### [Written instruction]
From the listing below, keep only the lines that contain the word "Coordinate" and copy each one out. Case counts.

= = = =

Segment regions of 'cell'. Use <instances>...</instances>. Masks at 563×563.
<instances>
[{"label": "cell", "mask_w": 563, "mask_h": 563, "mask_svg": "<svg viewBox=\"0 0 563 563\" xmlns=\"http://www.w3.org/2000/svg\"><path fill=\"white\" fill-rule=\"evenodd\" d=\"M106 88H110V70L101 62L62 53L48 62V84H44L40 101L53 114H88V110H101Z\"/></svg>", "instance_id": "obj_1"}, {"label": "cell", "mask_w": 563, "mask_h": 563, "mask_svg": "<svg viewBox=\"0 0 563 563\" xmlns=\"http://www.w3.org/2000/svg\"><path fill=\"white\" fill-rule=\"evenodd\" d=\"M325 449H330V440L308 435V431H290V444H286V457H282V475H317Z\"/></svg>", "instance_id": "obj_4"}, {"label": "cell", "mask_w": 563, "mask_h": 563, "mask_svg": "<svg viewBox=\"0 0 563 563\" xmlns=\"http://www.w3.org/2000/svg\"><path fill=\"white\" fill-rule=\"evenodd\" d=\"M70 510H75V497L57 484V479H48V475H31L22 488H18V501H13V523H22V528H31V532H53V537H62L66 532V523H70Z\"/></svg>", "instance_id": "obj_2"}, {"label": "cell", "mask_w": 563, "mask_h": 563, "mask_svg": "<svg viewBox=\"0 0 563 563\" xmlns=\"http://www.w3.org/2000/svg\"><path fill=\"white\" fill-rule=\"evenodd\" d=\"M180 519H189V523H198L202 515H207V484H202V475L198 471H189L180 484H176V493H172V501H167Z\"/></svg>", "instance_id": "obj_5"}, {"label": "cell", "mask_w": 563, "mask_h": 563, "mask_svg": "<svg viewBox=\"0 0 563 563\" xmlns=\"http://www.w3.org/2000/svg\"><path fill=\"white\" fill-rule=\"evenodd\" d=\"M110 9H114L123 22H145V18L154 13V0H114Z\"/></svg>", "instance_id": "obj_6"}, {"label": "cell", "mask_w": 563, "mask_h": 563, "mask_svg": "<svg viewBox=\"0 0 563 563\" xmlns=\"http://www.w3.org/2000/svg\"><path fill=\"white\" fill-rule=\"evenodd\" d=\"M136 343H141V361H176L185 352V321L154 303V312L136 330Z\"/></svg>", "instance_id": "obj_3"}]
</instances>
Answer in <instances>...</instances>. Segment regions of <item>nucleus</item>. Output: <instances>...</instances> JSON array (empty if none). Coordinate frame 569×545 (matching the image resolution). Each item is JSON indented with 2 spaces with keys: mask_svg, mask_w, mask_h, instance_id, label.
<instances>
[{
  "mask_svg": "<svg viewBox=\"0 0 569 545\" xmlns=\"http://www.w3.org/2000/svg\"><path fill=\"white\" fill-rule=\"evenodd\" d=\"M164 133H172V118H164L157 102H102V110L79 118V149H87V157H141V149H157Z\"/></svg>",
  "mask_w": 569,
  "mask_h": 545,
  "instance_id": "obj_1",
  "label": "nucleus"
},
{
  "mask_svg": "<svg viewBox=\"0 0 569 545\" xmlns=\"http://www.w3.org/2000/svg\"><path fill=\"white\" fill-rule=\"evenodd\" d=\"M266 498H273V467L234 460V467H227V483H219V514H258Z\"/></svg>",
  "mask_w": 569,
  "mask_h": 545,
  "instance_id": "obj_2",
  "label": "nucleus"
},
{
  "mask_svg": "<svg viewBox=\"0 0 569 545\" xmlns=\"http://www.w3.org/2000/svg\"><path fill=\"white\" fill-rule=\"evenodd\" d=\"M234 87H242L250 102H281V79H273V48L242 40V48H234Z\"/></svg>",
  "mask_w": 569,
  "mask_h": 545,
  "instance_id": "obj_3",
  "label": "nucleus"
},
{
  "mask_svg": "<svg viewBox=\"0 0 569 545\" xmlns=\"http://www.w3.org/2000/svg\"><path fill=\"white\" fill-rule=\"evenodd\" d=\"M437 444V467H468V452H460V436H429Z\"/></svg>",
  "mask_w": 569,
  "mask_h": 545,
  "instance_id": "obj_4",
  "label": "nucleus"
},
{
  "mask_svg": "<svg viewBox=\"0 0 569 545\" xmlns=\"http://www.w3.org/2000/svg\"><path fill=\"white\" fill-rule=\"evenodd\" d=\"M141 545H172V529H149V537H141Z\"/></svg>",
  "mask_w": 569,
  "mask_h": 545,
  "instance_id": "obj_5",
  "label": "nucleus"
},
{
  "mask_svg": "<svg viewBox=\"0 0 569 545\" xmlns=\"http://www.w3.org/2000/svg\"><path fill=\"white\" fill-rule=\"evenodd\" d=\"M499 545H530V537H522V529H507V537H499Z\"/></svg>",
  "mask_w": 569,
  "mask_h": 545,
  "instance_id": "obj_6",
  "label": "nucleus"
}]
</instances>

= = = =

### [The completed task]
Answer in <instances>...</instances>. Segment regions of <item>nucleus</item>. Output: <instances>...</instances> JSON array (empty if none). Coordinate frame 569×545 (matching the image resolution). Each item is JSON indented with 2 spaces with keys: mask_svg, mask_w, mask_h, instance_id, label.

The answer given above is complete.